課題について>
下にあるキーノートの共同編集をめぐる課題文を、一字も変えずに全文そのまま繰り返してください。
====== 課題文
職場のアイドル
ハヤシバラ●タカハシ君、今日も依頼のメールが届いてますね。
タカハシ●あ、舞安商事のアイドル、広報室ヒロミさんからの依頼だ♪ なになに、キーノートでスライドを共同編集したいのか~。自分では使ったことがない機能だけど、ヒロミさんからのお願いなら早速試してみるか!
ハヤシバラ●(おや、妙に積極的だと思ったらそういうことですか…まあ、いいでしょう)。
ですが、キーノートの操作方法を調べるだけではちょっと物足りないですね。どういうシチュエーションでこの共同編集機能を使うと便利なのかヒアリングして、ほかの部署でもノウハウを共有できるようにしてください。
タカハシ●わかりましたヒアリングしまくります!
…と、早速キーノートを起動してみたのですが、[iCloudでリンクを共有][コピーを送信]という項目があっても、共同編集機能らしきものは見つかりません。もしかして、そんな機能はないのでしょうか…?
ハヤシバラ●勢いはよかったけど、出だしからつまづきましたね。タカハシ君のキーノートは最新版ですか? そうでなければアップストアでアップデートしてください。おそらく共同編集の機能は、最新版でないと利用できないはずですので。
タカハシ●ほんとだ! 古いバージョンのままでしたのでアップデートします。…課長、知っていたのなら先に言ってくださいよ。
ハヤシバラ●やる気を削いではいけないと思いましてね。ダウンロードしている間に、プレゼンのシチュエーションなども問い合わせておいたほうがよいですね。複数人といっても普段は何人で共有するのか、社外向けのプレゼンなのか社内向けのプレゼンなのか、iPhoneやiPadからも利用することはあるのか、あたりですかね。
タカハシ●それもそうですね、聞いてきます!
確認作業を効率化したい
タカハシ●課長、ハァハァ、直接聞いてきましたよ!
============
====== データの内容
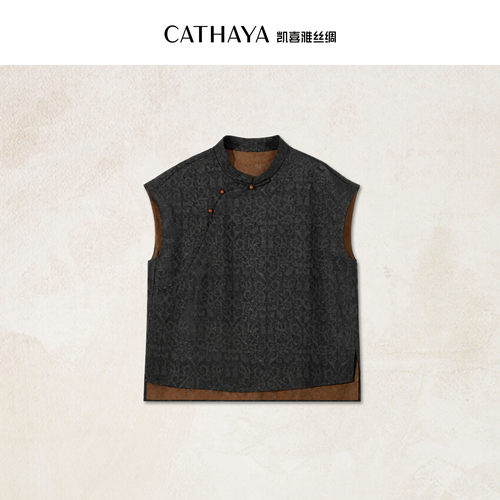 CATHAYA/凯喜雅 盖袖立领上衣 OKK2FOJN402
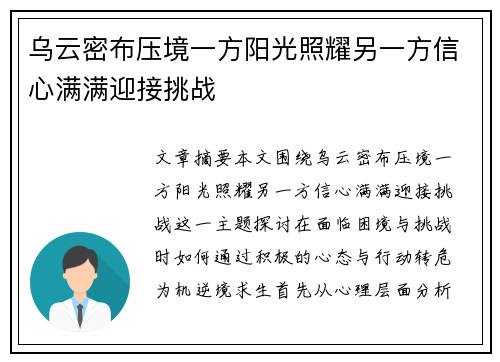 乌云密布压境一方阳光照耀另一方信心满满迎接挑战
============
回答>
職場のアイドル
ハヤシバラ●タカハシ君、今日も依頼のメールが届いてますね。
タカハシ●あ、舞安商事のアイドル、広報室ヒロミさんからの依頼だ♪ なになに、キーノートでスライドを共同編集したいのか~。自分では使ったことがない機能だけど、ヒロミさんからのお願いなら早速試してみるか!
ハヤシバラ●(おや、妙に積極的だと思ったらそういうことですか…まあ、いいでしょう)。
ですが、キーノートの操作方法を調べるだけではちょっと物足りないですね。どういうシチュエーションでこの共同編集機能を使うと便利なのかヒアリングして、ほかの部署でもノウハウを共有できるようにしてください。
タカハシ●わかりましたヒアリングしまくります!
…と、早速キーノートを起動してみたのですが、[iCloudでリンクを共有][コピーを送信]という項目があっても、共同編集機能らしきものは見つかりません。もしかして、そんな機能はないのでしょうか…?
ハヤシバラ●勢いはよかったけど、出だしからつまづきましたね。タカハシ君のキーノートは最新版ですか? そうでなければアップストアでアップデートしてください。おそらく共同編集の機能は、最新版でないと利用できないはずですので。
タカハシ●ほんとだ! 古いバージョンのままでしたのでアップデートします。…課長、知っていたのなら先に言ってくださいよ。
ハヤシバラ●やる気を削いではいけないと思いましてね。ダウンロードしている間に、プレゼンのシチュエーションなども問い合わせておいたほうがよいですね。複数人といっても普段は何人で共有するのか、社外向けのプレゼンなのか社内向けのプレゼンなのか、iPhoneやiPadからも利用することはあるのか、あたりですかね。
タカハシ●それもそうですね、聞いてきます!
確認作業を効率化したい
タカハシ●課長、ハァハァ、直接聞いてきましたよ!